Stored items from a collection:
——

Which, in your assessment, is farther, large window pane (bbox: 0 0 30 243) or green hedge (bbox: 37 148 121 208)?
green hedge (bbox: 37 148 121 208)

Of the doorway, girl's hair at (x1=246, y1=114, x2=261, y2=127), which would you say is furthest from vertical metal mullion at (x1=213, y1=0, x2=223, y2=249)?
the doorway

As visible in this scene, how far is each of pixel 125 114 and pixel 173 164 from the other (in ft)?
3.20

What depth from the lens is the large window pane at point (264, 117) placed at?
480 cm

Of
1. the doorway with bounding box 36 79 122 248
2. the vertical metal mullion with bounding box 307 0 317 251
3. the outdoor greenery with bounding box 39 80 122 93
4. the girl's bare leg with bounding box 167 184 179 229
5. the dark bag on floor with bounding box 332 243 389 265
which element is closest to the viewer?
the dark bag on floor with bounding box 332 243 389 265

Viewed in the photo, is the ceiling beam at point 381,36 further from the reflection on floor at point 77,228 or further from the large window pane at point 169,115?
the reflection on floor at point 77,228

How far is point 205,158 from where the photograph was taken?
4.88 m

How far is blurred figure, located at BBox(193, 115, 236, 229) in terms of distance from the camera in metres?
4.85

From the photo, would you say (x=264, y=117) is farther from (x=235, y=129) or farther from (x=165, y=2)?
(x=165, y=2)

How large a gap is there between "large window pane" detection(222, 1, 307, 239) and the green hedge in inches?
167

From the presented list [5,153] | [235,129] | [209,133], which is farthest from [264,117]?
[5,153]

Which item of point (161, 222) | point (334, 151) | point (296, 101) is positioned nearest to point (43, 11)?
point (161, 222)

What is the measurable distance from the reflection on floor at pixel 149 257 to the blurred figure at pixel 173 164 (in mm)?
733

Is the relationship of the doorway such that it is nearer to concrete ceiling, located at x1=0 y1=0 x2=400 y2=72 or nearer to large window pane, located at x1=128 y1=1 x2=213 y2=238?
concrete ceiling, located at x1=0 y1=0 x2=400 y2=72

——

Request: Give a word-for-word copy of the records.

Task output:
Which, in your assessment, is farther, large window pane (bbox: 0 0 30 243) or green hedge (bbox: 37 148 121 208)?
green hedge (bbox: 37 148 121 208)

Of the doorway, girl's hair at (x1=246, y1=114, x2=261, y2=127), which would you say is furthest from vertical metal mullion at (x1=213, y1=0, x2=223, y2=249)?
the doorway

As visible in this scene, how far is each of pixel 125 114 and pixel 173 164 from the other (in ft)?
3.20

What depth from the lens is the large window pane at point (264, 117) placed at?
480 cm

Of
1. the doorway with bounding box 36 79 122 248
2. the vertical metal mullion with bounding box 307 0 317 251
3. the outdoor greenery with bounding box 39 80 122 93
4. the girl's bare leg with bounding box 167 184 179 229
5. the dark bag on floor with bounding box 332 243 389 265
which element is closest to the viewer?
the dark bag on floor with bounding box 332 243 389 265

Viewed in the photo, is the ceiling beam at point 381,36 further from the reflection on floor at point 77,228 or further from the large window pane at point 169,115?
the reflection on floor at point 77,228

How far is point 205,158 from where the photograph was taken?
4.88 m

How far is blurred figure, located at BBox(193, 115, 236, 229) in terms of distance from the camera in metres?
4.85

From the photo, would you say (x=264, y=117) is farther from (x=235, y=129) or farther from (x=165, y=2)?
(x=165, y=2)

How large a gap is there between "large window pane" detection(222, 1, 307, 239) and the green hedge in inches?
167

From the presented list [5,153] | [235,129] | [209,133], which is farthest from [264,117]?
[5,153]

Which item of point (161, 222) | point (334, 151) | point (296, 101) is positioned nearest to point (43, 11)?
point (161, 222)

What is the measurable distance from the reflection on floor at pixel 149 257 to the blurred figure at pixel 173 164 (in mm)?
733

Is the relationship of the doorway such that it is nearer to concrete ceiling, located at x1=0 y1=0 x2=400 y2=72 or nearer to large window pane, located at x1=128 y1=1 x2=213 y2=238?
concrete ceiling, located at x1=0 y1=0 x2=400 y2=72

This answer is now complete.